Diabetes doesn’t preclude you from consuming snacks. But it’s essential to have a healthy snack plan that promotes fullness and aligns with your overall blood sugar management to avoid blood sugar spikes and dips.
Here is a list of healthy snack options for people with diabetes to help determine the best choices of foods to eat between meals.
Oatmeal is a perfect snack for people with diabetes. It’s filling and rich in fiber, which is ideal for metabolic health. Oatmeal is great at any time, not just breakfast.
Almonds can stabilize blood sugar levels, which is likely because they contain a combination of protein, fiber, and healthy fats. However, almonds are high in calories, so it’s best to exercise portion control.

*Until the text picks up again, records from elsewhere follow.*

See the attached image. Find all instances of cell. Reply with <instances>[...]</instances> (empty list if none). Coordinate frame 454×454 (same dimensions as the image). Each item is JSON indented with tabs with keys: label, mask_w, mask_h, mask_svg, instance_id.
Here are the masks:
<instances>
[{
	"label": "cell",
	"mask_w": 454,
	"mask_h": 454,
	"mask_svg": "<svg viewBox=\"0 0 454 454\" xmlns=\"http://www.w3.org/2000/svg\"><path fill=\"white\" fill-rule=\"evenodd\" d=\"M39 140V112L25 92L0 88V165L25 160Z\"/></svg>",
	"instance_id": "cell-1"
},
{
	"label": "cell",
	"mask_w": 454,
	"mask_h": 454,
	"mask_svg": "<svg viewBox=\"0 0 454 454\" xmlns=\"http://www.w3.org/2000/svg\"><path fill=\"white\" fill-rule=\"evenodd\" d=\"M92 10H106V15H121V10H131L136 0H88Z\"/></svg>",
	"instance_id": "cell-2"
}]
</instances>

Eggs are a versatile snack option that can help steady blood sugar. They are low in calories but high in protein and other essential nutrients, such as vitamin A and zinc.
Avocado contains high fiber and monounsaturated fatty acids, which may prevent spiking blood sugar after eating. You can make guacamole out of avocado or eat it on its own.
Popcorn is a friendly snack for people with diabetes because it’s a whole grain packed with fiber. It’s also low in calories, which could help weight control, promoting lower blood sugar levels and considerably better type 2 diabetes management.
Other Snack Options
Other diabetes-friendly snack options include Greek yogurt combined with berries, protein-based smoothies, and homemade protein bars. Ready-made snacks like edamame, whole grain crackers, and cottage cheese are also good choices.
In general, look for foods rich in fiber, healthy fats, protein, and other nutrients but low in calories and sugar.
Consult a Dietitian
It’s best to talk to a dietitian to create a diabetes-friendly snacking plan. They consider the individual’s specific condition and needs, ensuring a balanced and suitable menu.